Sep 30, 2020, 13:51
by
Aaron Bennett
Min Jung Kim, assistant professor of business administration, researches technological innovation, knowledge spillovers, industry clusters, and employee mobility. Before joining Gies, Kim earned her PhD in business administration from the University of Minnesota’s Carlson School of Management.
For much of 2020, boardrooms and factory floors were eerily silent as the world struggled to cope with the spread of a global pandemic. Unemployment skyrocketed, and smiles and handshakes were replaced by face masks and social distancing. For companies around the globe, COVID-19 was an unexpected shock. For Min Jung Kim, however, it was a powerful reminder that our economic landscape is constantly being shaped by powerful environmental forces. And the companies that understand that will be the best equipped to survive.
“My core research interest is looking at the relationship between environmental changes and firms’ technological innovation,” said Kim, who will be joining the business administration faculty at Gies this fall.
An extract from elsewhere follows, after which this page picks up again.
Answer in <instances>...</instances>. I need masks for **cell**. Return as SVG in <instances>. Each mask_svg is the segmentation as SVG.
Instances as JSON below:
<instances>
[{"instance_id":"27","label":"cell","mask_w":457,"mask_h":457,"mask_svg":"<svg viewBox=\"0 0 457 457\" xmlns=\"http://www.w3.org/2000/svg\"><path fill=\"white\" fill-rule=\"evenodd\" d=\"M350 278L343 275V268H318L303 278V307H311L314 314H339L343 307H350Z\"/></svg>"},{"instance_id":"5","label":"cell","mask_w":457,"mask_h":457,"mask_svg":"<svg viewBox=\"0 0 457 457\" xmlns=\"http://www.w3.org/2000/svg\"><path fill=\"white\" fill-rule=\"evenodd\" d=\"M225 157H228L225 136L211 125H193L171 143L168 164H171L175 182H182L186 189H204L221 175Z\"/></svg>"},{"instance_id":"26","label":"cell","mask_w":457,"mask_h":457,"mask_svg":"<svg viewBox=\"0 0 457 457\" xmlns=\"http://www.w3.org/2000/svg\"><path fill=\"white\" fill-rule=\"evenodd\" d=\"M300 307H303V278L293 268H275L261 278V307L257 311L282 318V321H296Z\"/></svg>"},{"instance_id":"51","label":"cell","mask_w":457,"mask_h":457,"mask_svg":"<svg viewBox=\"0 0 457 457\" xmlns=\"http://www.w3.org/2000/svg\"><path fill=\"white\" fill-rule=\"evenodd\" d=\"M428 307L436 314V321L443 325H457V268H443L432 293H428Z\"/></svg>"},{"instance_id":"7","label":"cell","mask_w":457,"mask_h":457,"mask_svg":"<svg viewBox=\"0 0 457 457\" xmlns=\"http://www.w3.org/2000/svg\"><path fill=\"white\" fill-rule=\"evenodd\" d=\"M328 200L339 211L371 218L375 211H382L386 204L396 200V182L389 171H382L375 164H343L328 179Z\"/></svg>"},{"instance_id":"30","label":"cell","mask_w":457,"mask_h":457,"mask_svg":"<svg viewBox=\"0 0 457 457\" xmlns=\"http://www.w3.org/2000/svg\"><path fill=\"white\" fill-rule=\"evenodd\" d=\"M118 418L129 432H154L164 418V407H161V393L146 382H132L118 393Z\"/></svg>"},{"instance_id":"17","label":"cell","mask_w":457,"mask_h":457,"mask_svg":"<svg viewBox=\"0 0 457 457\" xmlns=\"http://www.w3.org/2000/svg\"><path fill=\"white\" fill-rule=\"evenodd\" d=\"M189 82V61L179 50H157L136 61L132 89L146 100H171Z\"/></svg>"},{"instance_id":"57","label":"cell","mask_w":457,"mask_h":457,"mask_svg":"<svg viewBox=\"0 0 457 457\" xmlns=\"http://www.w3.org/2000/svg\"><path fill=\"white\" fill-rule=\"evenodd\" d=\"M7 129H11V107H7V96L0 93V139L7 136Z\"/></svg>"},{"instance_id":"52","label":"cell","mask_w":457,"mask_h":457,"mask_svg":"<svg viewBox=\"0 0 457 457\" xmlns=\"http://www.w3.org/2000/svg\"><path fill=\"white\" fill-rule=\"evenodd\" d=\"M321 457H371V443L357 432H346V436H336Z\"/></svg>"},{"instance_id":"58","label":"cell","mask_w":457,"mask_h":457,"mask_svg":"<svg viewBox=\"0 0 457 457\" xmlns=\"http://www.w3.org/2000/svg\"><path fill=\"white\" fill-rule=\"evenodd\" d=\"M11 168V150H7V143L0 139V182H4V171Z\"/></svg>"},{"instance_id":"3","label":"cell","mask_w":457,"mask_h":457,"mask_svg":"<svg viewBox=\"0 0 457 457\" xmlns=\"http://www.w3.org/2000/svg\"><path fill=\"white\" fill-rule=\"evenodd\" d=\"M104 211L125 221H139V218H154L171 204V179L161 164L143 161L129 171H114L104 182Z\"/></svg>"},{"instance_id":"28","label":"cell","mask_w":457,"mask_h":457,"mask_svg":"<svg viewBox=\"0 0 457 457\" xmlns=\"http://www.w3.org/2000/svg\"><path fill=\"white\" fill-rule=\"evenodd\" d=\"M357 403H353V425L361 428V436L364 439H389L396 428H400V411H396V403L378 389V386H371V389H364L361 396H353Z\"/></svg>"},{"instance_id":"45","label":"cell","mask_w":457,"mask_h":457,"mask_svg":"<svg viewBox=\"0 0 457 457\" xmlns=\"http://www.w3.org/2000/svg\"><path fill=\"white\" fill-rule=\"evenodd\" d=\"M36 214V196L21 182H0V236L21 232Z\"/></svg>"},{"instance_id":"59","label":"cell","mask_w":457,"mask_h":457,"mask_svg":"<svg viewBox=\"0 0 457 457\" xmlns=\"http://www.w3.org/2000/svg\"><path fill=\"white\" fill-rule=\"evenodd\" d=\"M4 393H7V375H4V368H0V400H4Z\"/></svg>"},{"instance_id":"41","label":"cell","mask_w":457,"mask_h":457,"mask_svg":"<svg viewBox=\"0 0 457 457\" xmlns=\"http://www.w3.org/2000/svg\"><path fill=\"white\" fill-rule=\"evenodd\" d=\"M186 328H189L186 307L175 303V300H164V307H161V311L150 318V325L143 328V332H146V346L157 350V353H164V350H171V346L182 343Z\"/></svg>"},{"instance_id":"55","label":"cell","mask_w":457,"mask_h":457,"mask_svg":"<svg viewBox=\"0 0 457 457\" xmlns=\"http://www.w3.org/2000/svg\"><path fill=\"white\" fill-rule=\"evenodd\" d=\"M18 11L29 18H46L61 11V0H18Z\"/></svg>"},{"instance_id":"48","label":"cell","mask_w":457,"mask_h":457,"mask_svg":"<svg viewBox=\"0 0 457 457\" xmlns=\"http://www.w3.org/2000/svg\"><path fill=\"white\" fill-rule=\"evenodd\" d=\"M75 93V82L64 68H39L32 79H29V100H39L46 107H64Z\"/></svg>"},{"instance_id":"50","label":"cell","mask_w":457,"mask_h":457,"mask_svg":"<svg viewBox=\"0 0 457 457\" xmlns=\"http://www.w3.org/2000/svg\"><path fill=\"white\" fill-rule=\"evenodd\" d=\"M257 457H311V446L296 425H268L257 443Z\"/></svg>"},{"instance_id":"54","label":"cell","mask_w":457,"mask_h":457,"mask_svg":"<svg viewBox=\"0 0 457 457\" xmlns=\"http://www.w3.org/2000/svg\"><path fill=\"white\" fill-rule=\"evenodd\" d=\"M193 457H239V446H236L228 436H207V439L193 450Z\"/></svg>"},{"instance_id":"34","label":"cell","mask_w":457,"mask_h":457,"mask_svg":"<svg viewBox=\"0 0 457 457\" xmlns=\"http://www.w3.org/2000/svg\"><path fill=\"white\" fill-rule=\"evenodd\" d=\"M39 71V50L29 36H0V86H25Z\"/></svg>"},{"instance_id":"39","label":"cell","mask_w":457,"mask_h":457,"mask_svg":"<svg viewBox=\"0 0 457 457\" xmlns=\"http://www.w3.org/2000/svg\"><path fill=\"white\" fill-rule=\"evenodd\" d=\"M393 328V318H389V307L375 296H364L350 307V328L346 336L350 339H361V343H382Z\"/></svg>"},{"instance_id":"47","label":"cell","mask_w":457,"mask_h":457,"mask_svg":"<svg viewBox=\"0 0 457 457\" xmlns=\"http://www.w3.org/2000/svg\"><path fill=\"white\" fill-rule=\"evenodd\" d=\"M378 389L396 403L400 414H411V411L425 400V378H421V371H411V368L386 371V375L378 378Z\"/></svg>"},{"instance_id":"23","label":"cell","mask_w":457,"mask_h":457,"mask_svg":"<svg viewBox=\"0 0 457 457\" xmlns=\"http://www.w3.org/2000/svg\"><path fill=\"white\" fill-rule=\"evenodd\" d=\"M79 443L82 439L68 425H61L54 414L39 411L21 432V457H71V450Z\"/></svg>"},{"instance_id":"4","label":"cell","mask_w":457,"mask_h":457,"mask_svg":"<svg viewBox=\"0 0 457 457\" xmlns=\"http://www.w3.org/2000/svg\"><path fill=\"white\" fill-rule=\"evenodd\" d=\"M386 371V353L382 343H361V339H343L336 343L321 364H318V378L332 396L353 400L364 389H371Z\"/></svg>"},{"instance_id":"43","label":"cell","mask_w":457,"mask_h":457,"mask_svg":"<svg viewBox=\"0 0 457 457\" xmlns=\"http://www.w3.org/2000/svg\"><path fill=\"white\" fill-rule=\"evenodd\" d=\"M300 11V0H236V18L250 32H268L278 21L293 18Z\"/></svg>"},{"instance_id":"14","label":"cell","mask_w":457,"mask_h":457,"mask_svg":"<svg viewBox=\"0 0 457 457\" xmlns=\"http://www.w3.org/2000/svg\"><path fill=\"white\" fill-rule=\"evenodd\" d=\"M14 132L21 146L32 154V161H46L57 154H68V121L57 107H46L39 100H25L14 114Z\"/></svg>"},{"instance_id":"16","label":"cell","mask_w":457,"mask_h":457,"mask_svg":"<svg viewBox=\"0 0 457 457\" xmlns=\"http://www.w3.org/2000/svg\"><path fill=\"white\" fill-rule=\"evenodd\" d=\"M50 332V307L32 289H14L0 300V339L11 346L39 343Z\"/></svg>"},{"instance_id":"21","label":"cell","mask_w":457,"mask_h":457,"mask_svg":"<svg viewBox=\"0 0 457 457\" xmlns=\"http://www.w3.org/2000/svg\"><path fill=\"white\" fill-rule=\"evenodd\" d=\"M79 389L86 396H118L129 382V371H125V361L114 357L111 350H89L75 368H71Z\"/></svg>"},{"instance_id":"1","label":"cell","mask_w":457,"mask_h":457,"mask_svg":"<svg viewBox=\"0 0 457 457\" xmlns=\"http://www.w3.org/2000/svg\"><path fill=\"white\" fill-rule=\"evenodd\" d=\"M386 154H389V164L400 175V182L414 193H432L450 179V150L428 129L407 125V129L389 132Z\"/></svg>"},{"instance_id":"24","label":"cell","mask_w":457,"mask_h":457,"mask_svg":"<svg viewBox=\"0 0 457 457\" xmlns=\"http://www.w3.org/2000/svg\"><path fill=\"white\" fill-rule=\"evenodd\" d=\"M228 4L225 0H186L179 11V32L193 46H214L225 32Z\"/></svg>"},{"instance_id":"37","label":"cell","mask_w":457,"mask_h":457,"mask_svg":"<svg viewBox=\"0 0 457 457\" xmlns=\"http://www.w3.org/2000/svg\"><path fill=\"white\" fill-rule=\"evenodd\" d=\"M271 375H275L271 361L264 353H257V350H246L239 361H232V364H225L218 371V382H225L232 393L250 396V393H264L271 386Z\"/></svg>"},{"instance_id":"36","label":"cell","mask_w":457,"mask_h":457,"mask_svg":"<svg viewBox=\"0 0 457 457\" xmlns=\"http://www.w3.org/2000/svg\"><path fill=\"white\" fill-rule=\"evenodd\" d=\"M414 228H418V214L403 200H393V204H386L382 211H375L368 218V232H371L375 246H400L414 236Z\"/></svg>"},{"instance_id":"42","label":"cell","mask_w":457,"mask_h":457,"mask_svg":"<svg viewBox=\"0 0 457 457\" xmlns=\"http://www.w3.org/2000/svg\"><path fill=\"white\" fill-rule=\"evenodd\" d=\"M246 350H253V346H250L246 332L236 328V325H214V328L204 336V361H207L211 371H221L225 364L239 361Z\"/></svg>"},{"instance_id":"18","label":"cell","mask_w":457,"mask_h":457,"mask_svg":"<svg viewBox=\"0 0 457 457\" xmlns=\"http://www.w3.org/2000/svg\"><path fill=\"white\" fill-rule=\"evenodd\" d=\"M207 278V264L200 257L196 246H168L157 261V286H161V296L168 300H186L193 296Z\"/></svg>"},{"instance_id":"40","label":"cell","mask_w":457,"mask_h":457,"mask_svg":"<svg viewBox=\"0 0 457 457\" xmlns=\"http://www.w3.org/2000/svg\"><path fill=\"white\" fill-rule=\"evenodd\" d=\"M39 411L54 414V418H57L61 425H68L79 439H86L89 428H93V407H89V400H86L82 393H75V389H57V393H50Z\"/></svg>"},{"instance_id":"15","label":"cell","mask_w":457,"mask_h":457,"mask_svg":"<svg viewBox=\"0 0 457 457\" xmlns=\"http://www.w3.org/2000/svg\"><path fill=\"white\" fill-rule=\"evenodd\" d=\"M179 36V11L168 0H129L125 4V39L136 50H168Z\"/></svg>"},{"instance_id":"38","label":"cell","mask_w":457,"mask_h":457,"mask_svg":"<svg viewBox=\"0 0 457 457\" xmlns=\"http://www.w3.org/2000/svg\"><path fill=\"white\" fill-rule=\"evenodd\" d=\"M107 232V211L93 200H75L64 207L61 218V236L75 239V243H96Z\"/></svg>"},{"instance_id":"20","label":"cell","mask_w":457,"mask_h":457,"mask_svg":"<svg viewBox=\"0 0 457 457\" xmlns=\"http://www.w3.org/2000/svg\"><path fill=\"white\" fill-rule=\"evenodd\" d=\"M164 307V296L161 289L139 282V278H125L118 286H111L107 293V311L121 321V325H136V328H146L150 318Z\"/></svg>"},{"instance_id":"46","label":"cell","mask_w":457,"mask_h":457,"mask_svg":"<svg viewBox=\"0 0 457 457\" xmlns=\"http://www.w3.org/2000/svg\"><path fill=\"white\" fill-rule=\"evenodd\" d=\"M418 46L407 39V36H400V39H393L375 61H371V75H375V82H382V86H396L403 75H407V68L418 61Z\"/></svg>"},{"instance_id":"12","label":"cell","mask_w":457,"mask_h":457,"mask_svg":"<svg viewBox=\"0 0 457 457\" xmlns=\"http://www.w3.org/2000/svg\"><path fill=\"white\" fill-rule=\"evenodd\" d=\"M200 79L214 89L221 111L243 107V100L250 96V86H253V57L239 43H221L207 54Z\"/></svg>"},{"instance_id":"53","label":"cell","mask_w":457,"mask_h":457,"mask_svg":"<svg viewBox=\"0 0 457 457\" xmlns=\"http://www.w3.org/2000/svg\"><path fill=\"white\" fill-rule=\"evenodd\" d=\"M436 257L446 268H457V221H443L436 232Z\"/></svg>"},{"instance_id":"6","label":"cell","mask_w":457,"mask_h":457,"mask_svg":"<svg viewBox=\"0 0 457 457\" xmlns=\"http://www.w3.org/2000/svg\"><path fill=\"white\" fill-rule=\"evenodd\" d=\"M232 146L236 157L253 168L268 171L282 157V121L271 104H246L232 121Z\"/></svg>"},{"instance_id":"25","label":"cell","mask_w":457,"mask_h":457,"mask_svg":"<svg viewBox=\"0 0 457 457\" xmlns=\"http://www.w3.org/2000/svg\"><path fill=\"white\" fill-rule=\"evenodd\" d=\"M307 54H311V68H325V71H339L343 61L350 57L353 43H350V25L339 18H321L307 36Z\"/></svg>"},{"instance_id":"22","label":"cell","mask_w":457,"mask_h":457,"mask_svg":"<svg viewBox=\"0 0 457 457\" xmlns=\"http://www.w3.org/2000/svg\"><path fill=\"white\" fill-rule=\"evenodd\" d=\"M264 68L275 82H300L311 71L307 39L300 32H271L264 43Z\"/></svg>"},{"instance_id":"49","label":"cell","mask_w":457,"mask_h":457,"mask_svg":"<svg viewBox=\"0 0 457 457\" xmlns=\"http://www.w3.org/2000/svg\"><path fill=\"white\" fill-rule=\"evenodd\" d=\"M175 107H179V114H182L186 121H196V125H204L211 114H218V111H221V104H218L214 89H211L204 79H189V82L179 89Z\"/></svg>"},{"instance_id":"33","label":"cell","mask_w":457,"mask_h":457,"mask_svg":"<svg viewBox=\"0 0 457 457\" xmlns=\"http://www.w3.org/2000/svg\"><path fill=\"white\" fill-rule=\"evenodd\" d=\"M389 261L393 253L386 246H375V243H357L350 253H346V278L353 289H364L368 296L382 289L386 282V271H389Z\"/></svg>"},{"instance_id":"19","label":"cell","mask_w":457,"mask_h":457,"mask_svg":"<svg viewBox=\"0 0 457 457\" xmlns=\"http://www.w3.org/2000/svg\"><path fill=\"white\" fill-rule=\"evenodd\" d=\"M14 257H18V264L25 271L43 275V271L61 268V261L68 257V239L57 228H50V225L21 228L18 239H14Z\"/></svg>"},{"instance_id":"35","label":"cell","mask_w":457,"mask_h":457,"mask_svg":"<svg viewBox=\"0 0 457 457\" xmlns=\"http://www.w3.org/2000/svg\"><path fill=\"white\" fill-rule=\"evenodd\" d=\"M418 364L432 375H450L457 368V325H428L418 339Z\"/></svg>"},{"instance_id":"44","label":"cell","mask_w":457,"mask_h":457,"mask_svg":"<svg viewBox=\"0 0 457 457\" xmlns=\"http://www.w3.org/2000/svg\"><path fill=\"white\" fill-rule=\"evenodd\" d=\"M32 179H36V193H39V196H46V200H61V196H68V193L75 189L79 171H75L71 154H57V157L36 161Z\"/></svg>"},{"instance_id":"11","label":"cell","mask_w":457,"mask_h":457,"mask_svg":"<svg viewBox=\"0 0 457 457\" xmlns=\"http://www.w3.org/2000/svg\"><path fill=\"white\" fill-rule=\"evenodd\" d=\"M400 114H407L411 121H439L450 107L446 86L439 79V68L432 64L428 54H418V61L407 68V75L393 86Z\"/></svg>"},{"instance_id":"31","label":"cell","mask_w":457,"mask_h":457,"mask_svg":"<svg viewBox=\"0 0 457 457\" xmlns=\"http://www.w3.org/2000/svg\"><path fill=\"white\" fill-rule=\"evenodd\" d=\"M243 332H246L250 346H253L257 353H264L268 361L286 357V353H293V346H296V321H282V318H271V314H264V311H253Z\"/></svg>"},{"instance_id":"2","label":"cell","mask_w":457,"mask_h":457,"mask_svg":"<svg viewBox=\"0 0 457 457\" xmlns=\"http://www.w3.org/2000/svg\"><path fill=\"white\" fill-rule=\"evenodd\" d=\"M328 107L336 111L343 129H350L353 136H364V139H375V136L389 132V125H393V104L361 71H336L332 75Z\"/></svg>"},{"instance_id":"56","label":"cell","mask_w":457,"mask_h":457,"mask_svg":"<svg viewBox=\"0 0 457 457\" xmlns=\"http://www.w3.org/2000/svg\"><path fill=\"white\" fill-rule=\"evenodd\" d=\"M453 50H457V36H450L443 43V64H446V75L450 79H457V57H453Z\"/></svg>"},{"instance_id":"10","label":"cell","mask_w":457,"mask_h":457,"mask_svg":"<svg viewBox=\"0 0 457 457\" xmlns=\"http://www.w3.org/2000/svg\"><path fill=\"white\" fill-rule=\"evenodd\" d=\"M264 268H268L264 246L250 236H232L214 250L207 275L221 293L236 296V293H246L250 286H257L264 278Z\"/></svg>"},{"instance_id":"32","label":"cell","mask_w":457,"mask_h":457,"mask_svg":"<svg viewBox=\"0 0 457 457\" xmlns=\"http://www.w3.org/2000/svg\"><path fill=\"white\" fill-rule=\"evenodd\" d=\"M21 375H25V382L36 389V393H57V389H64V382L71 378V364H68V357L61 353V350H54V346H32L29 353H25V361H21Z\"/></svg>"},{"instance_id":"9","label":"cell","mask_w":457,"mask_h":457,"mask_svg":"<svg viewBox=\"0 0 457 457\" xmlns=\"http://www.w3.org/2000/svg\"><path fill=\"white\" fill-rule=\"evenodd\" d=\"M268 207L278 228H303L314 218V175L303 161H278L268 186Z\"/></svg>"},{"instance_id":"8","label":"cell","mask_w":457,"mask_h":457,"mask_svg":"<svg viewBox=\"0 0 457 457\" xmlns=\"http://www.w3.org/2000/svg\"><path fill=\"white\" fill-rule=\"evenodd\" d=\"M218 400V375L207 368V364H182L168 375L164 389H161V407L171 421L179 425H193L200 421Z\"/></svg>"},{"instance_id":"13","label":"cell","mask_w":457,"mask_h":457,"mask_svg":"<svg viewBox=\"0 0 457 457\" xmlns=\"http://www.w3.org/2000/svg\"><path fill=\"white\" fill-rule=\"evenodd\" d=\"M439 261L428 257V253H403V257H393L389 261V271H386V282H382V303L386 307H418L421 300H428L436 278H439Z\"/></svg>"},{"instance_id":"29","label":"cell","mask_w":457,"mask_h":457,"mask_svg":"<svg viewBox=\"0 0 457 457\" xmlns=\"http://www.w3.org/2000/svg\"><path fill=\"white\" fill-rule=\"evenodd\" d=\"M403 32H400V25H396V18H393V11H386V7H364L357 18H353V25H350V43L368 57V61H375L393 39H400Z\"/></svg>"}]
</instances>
During her dissertation at the University Minnesota’s Carlson School of Management, she observed that relationship by looking at clusters, like Silicon Valley in California and the pharmaceutical industry in Boston, where specific industries settle in a fixed geographic location.
“I find that the companies in growing clusters generate more novel innovation,” said Kim, whose work broadened research in this area by studying this affect over time. “Upward growth implies that employees or companies are coming from different regions or different industries, and they bring their own previous knowledge that they’ve accumulated.” This creates a hotbed for innovation as ideas are shared, refined and accelerated, spurred on by growing investment.
More recently, she’s also begun to look at the other side of that equation, exploring how decreasing clusters affect resource acquisition by smaller ventures. “Compared to large, established companies, these companies often face problems because of a lack of resources, talented employees, or money,” said Kim. As large clusters decline, Kim believes these smaller companies could actually benefit, much like small plants thrive when large trees are removed. In this case, they might hire skilled workers departing larger companies or garner investment from the local venture capitalist who once overlooked them.
Kim says the recent economic downturn created by the pandemic could accelerate this process in both directions. “COVID-19 may dissolve major existing clusters, while areas that appear safer could grow and become a cluster.” Either way, she says companies need to understand what these changes mean and how they’re affected, so they can react effectively and efficiently.
Kim, who will be teaching the Business Policy and Strategy course at Gies, hopes to prepare students who will soon be navigating these changes. She’s well suited for the task, having completed an education degree in addition to her business studies back in her native Korea. During her PhD studies at the University of Minnesota, she also took a number of engineering courses, gaining valuable geo-visualization experience and computational skills that could one day benefit doctoral students at Gies.
For Kim, the decision to join Gies was driven primarily by the research fit. “My interest is in strategy, but I’m also interested in entrepreneurship and international business,” said Kim. “This is the perfect place for me, because there are a lot really renowned faculty in these areas. I can work with them, and — at the same — I can learn from them, becoming a more productive researcher. For me, it’s a really great place.”